What is expected - Your task is to copy the listing exactly. Drop any pictures from the copy.
┄┄┄┄┄┄
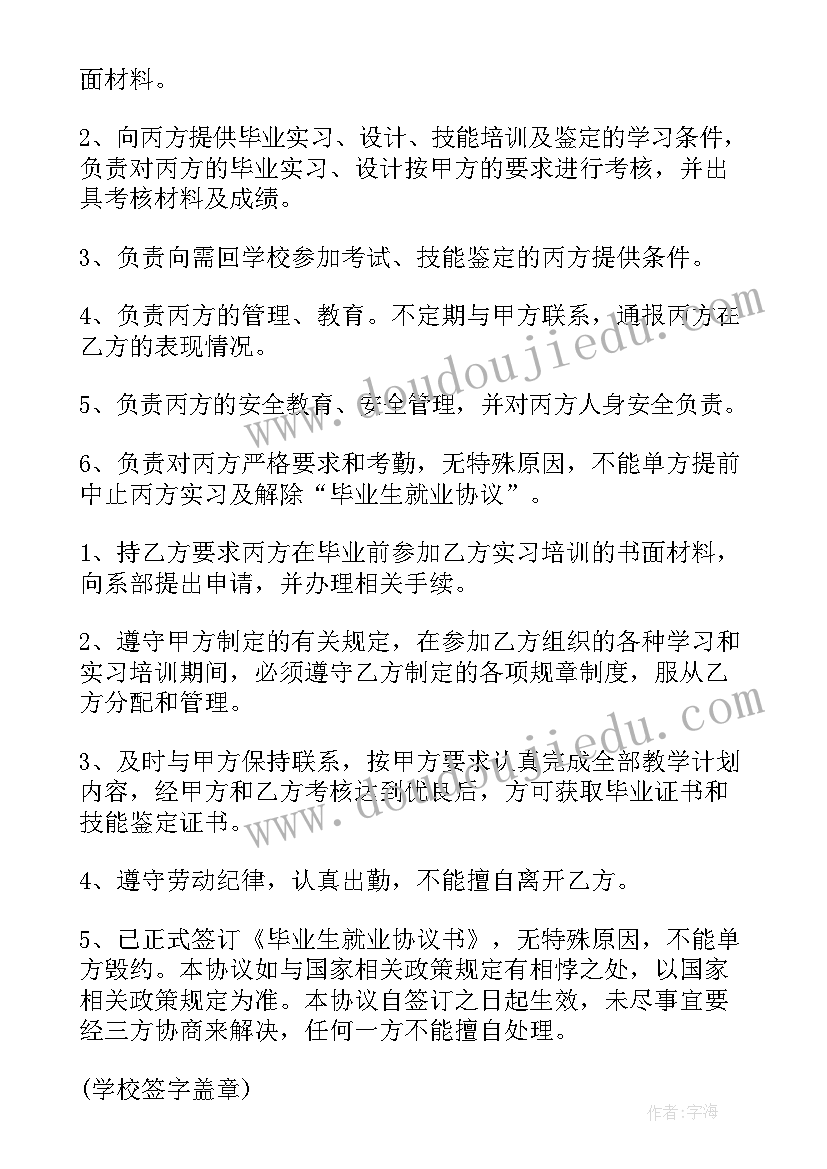 面材料。

2、向丙方提供毕业实习、设计、技能培训及鉴定的学习条件，负责对丙方的毕业实习、设计按甲方的要求进行考核，并出具考核材料及成绩。

3、负责向需回学校参加考试、技能鉴定的丙方提供条件。

4、负责丙方的管理、教育。不定期与甲方联系，通报丙方在乙方的表现情况。

5、负责丙方的安全教育、安全管理，并对丙方人身安全负责。

6、负责对丙方严格要求和考勤，无特殊原因，不能单方提前中止丙方实习及解除“毕业生就业协议”。

1、持乙方要求丙方在毕业前参加乙方实习培训的书面材料，向系部提出申请，并办理相关手续。

2、遵守甲方制定的有关规定，在参加乙方组织的各种学习和实习培训期间，必须遵守乙方制定的各项规章制度，服从乙方分配和管理。

3、及时与甲方保持联系，按甲方要求认真完成全部教学计划内容，经甲方和乙方考核达到优良后，方可获取毕业证书和技能鉴定证书。

4、遵守劳动纪律，认真出勤，不能擅自离开乙方。

5、已正式签订《毕业生就业协议书》，无特殊原因，不能单方毁约。本协议如与国家相关政策规定有相悖之处，以国家相关政策规定为准。本协议自签订之日起生效，未尽事宜要经三方协商来解决，任何一方不能擅自处理。

(学校签字盖章)

www.doudoujiedu.com

www.doudoujiedu.com

作者：宇海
┄┄┄┄┄┄
Answer to the exercise -
 面材料。

2、向丙方提供毕业实习、设计、技能培训及鉴定的学习条件，负责对丙方的毕业实习、设计按甲方的要求进行考核，并出具考核材料及成绩。

3、负责向需回学校参加考试、技能鉴定的丙方提供条件。

4、负责丙方的管理、教育。不定期与甲方联系，通报丙方在乙方的表现情况。

5、负责丙方的安全教育、安全管理，并对丙方人身安全负责。

6、负责对丙方严格要求和考勤，无特殊原因，不能单方提前中止丙方实习及解除“毕业生就业协议”。

1、持乙方要求丙方在毕业前参加乙方实习培训的书面材料，向系部提出申请，并办理相关手续。

2、遵守甲方制定的有关规定，在参加乙方组织的各种学习和实习培训期间，必须遵守乙方制定的各项规章制度，服从乙方分配和管理。

3、及时与甲方保持联系，按甲方要求认真完成全部教学计划内容，经甲方和乙方考核达到优良后，方可获取毕业证书和技能鉴定证书。

4、遵守劳动纪律，认真出勤，不能擅自离开乙方。

5、已正式签订《毕业生就业协议书》，无特殊原因，不能单方毁约。本协议如与国家相关政策规定有相悖之处，以国家相关政策规定为准。本协议自签订之日起生效，未尽事宜要经三方协商来解决，任何一方不能擅自处理。

(学校签字盖章)

www.doudoujiedu.com

www.doudoujiedu.com

作者：宇海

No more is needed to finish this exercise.